── ESTRATTO DEL DOCUMENTO ──

IL GIGANTE E LA MADONNINA

 

 

 


Luca Crovi
IL GIGANTE E LA MADONNINA
Rizzoli
2022, brossurato
192 pagine, 16 euro
 
Dopo "L'ombra del campione" (2018) e "L'ultima canzone del Naviglio", Luca Crovi riporta sulle scene il Commissario De Vincenzi, da lui fatto rivivere con nuove avventure inedite. De Vincenzi (forse qualcuno lo ricorda in vecchi sceneggiati televisivi interpretato da Paolo Stoppa) è un poliziotto milanese, di stampo maigrettiano, creato negli anni Trenta da Augusto De Angelis (1888-1944), protagonista di una ventina di romanzi interrotto dalla tragica morte dello scrittore, vittima di un pestaggio fascista (era da poco rientrato a Bellagio, dove viveva, dopo aver scontato una pena per motivi politici). Non allineato con il regime, come il Ricciardi di De Giovanni, è anche il De Vincenzi di Crovi, le cui nuove avventure sono ambientate nella Milano negli anni precedenti alla Guerra, quindi un po' più avanti rispetto alle storie raccontate da De Angelis. I tre romanzi croviani con il Commissario De Vincenzi hanno una caratteristica precipua: non sono polizieschi nudi e crudi, ma raccontano Milano com'era negli anni del Fascismo, vista però dal livello del marciapiede, della gente comune, della cronaca di costume, di quella rosa, di quella sportiva, di quella nera (nonostante vi si accenni, si parla poco di politica). Così, se ne "L'ombra del campione" uno dei personggi era Giuseppe Meazza (raccontato quando si allenava nei campetti o per strada), ne "Il gigante e la madonnina" compare Primo Carnera. Ma non solo lui. C'è anche Giuseppe Bignoli, alias il nano Bagonghi, artista del circo diventato famoso a livello internazionale e c'è Giovanni D'Anzi, il musicista (di orgini pugliesi) che compose la canzone milanese per ecellenza, "O mia bela Madunina". Ma si raccontano, con il pretesto delle indagini, decine di aneddoti (dal gran numero di suicidi dall'alto del Duomo, all'incendio della Stazione Centrale, al crollo degli spalti durante una partita di calcio). De Vincenzi diventa una specie di accompagnatore nella città meneghina della prima metà del secolo scorso. Il risultato? Sembra di esserci stati, di sentirne le voci, gli odori, i sapori. Crovi, che si è documentato su ogni particolare, è gradevolissimo e i brevi capitoli si divorano come le ciligie, uno tira l'altro.

───
── MATERIALE DI STUDIO ──

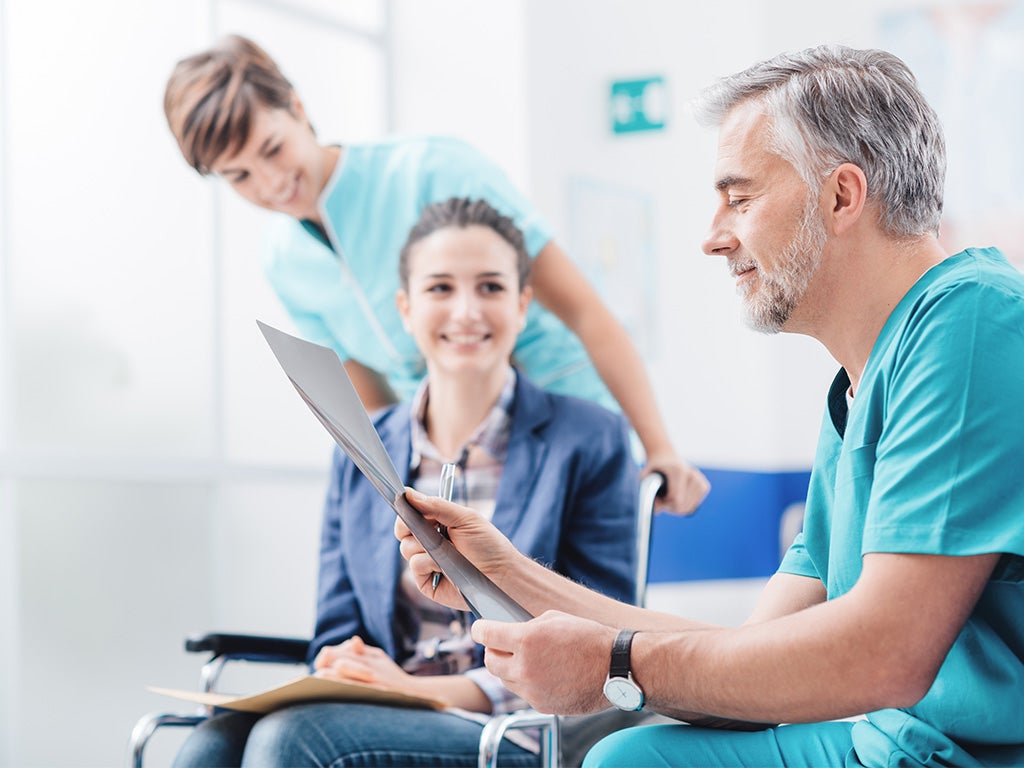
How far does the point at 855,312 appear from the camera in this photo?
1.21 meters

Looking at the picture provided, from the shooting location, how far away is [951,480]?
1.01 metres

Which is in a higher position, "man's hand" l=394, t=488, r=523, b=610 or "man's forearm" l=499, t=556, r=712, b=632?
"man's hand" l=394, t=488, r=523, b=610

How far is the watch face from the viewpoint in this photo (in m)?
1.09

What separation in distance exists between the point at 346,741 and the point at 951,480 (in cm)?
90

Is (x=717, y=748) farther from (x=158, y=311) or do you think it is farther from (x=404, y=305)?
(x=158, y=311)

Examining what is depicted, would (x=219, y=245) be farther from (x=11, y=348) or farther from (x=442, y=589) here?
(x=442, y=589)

───
── MATERIALE DI STUDIO ──

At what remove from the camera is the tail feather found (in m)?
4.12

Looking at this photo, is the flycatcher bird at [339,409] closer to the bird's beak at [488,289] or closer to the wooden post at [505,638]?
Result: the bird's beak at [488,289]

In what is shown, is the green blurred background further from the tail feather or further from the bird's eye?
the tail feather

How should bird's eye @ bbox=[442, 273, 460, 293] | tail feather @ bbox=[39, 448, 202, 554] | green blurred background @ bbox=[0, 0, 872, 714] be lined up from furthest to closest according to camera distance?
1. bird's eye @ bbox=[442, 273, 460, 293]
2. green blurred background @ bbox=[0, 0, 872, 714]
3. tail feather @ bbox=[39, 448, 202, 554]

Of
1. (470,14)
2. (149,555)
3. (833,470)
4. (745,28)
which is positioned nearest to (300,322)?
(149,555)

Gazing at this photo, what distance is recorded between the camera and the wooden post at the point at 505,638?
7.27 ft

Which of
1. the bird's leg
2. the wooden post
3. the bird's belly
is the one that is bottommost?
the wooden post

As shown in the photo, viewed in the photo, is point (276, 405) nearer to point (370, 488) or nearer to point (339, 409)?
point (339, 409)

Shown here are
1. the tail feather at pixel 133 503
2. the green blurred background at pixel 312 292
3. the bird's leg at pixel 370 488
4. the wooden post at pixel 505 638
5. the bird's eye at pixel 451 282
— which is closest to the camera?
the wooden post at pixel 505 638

───

• _ESERCIZI DA SVOLGERE_:
1) Secondo la recensione, chi ha creato il Commissario De Vincenzi e in quale decennio?
2) Traducete in inglese questa frase della recensione: "De Vincenzi diventa una specie di accompagnatore nella città meneghina della prima metà del secolo scorso."
Per rispondere basatevi soltanto sulla recensione.

• _SOLUZIONI DEGLI ESERCIZI_:
1) Lo ha creato Augusto De Angelis negli anni Trenta.

2) De Vincenzi becomes a kind of guide through Milan in the first half of the last century.